After biopsy of superficial lesions, pressure should be applied over the biopsy site to minimize bruising or post-biopsy hematoma. Patients should be kept under observation for a couple of hours after biopsy of deep sited lesions.



Failure to obtain a representative sample


Possible causes of failure to obtain a representative sample are illustrated diagrammatically in Figure 2.5. If the needle narrowly misses the target (Fig. 2.5B), only the adjacent tissues are sampled. An inflammatory reaction around the tumor may lead to an erroneous diagnosis. If the sample is derived from a central focus of necrosis, hemorrhage or cystic change (Fig. 2.5C), no diagnostic elements may be included. A dominant benign lesion like a cyst or lipoma can hide a small adjacent malignancy (Fig. 2.5D), for example in the breast or thyroid. Repeat biopsy of any remaining palpable abnormality after evacuation of a cyst is important. Finally, adequate samples may be difficult to obtain from desmoplastic tumor tissue in which cells are firmly held in a dense collagenous framework (Fig. 2.5E).




Processing the sample


The sample contained in the needle is expelled on to a clean and dry microscopy slide using air in a syringe. Care must be taken to avoid splashing. Not infrequently, the best part of the sample is found in the hub of the needle and is not easily expelled. In this case, the sample can be aspirated from the hub using another needle (Fig. 2.6).
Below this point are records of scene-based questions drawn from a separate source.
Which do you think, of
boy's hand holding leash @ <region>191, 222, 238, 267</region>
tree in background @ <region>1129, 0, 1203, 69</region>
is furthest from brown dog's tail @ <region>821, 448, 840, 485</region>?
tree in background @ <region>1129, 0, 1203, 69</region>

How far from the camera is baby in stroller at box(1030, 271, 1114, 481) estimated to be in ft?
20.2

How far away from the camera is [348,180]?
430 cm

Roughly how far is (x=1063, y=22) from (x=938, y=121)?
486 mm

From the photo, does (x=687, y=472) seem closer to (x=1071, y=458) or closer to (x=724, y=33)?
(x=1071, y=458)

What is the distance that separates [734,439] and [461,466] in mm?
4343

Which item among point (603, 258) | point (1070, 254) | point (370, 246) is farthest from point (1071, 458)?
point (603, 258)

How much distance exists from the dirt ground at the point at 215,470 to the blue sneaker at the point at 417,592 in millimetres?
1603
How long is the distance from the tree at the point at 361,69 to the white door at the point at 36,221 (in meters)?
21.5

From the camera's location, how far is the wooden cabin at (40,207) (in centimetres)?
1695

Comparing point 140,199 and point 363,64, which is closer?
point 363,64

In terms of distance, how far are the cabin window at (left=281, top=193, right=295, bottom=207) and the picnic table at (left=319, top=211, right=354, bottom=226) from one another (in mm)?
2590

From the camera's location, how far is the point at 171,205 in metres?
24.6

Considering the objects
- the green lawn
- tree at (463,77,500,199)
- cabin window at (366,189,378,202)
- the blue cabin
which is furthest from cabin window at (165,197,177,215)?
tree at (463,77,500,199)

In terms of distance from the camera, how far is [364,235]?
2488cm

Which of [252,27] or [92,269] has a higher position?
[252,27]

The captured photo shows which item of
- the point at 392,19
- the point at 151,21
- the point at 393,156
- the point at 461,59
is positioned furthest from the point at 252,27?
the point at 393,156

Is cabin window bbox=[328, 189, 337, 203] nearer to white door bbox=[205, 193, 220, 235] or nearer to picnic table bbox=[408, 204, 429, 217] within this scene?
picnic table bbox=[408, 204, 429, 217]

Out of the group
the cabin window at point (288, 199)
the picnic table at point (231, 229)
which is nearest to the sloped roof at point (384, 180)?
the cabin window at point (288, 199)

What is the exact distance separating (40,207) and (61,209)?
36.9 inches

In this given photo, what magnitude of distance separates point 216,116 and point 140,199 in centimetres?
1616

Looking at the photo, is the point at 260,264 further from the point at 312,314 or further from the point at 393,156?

Direct smearing (Figs 2.72.12)


Smear quality is highly dependent on the smear being thin and evenly spread, ideally as a monolayer of cells. Perfect smearing is not easily learned. This is one of the reasons why FNB generally has a higher success rate when the biopsy procedure is attended by laboratory staff. Nuclear detail is poorly shown and confusing artifacts are common if smears are thick, uneven and dry slowly (Figs 2.92.11). Sometimes, even well prepared smears, particularly of lymphoid cells, may show a peculiar raisin-like distortion of the nuclei probably caused by moisture on the slide (Fig. 2.12). Exposure of air-dried smears to formalin vapor, which can occur during transport of material to the laboratory, can affect nuclear staining and cause loss of morphologic detail.10








The optimal sample, obtainable from cell-rich tissues, has a creamy consistency due to high cellularity with little or no blood or fluid (’dry’ sample). A ‘dry’ sample is best smeared with the flat of a second slide exerting a light pressure as it is moved along the specimen slide (Fig. 2.7, top). The pressure must be carefully adjusted to achieve a thin, even spread without causing disruption of tissue fragments with loss of micro-architecture, or smudging artifacts as in Figure 2.11A. Optimal smearing is a fine balance between too thick and too thin. Smears of ‘dry’ aspirates dry quickly, resulting in a milky, finely granular film on the slide.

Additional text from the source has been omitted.